Quoted passage —
Two interesting things I've run across in that vein that are starting to move procedural-audio stuff onto the web platform:

* http://charlie-roberts.com/gibber/info/?page_id=6

* http://www.bfxr.net/

There are already quite a few interactive-synth type apps on mobile, so mobile devices can do it, hardware-wise. They're just currently mostly apps rather than web apps. But if you can do DSP in Dalvik, which isn't really a speed demon, I don't see why you can't do it in V8.

Edit: oops, the 2nd one is in Flash rather than JS. Take it instead then as example of the stuff that would be nice to not have to do in Flash...

kevingadd · on Feb 6, 2014

Your argument for the superiority of the Web Audio API seems to be 'it's like Core Audio', and you seem to argue that WebGL is great just because it's like OpenGL. What actually supports this argument? Would you be a big fan of WebDirect3D just because it was exactly like Direct3D? After all, virtually all Windows games and many windows desktop apps use Direct3D, so it must be the best. 3D games on Linux use OpenGL so it must be the best. If you're going to argue that it's good to base web APIs on existing native APIs, why not OpenAL -> WebAL, like OpenGL -> WebGL?

Specs need to be evaluated on the merits. The merits for the Web Audio API at time of release:

* Huge

* Poorly-specified (the API originally specified two ways to load sounds, the simplest of which blocked the main thread for the entire decode! very webby. Spec was full of race conditions from day 1 and some of them still aren't fixed.)

* Poorly-tested

* Large, obvious functionality gaps (you can't pause playback of sounds! you can't stitch buffers together! you can't do playback of synthesized audio at rates other than the context rate!)

* Incompatible with existing <audio>-based code (thanks to inventing a new, inferior way for loading audio assets), making all your audio code instantly browser-specific

* Large enough in scope to be difficult to implement from scratch, even given a good specification (which was lacking)

Written problem 1 — In the records, edit the stretch from the line containing "How far from" through the line containing "454 centimetres", replacing "camera origin" with "camera center" and leaving everything else unchanged.

[Records of scene-based questions]
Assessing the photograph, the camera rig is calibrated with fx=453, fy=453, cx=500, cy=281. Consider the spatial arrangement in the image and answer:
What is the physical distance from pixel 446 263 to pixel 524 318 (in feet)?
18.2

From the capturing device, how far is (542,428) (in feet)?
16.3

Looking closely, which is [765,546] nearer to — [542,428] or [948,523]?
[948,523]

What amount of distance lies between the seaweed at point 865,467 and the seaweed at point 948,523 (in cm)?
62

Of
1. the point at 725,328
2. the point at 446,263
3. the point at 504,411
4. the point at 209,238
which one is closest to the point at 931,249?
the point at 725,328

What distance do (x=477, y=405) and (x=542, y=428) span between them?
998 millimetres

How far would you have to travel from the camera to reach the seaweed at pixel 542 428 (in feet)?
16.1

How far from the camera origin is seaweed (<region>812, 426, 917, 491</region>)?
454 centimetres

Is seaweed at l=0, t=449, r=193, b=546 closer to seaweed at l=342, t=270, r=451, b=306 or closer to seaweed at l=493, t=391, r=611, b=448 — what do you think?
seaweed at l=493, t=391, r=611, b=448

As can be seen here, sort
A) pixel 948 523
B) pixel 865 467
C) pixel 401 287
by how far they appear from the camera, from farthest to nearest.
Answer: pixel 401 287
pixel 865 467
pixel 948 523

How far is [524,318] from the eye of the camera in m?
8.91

Written problem 2 — According to the forum thread, what is the second linked project built in?

Worked answer 1 —
How far from the camera center is seaweed (<region>812, 426, 917, 491</region>)?
454 centimetres

Worked answer 2 — It is built in Flash rather than JS.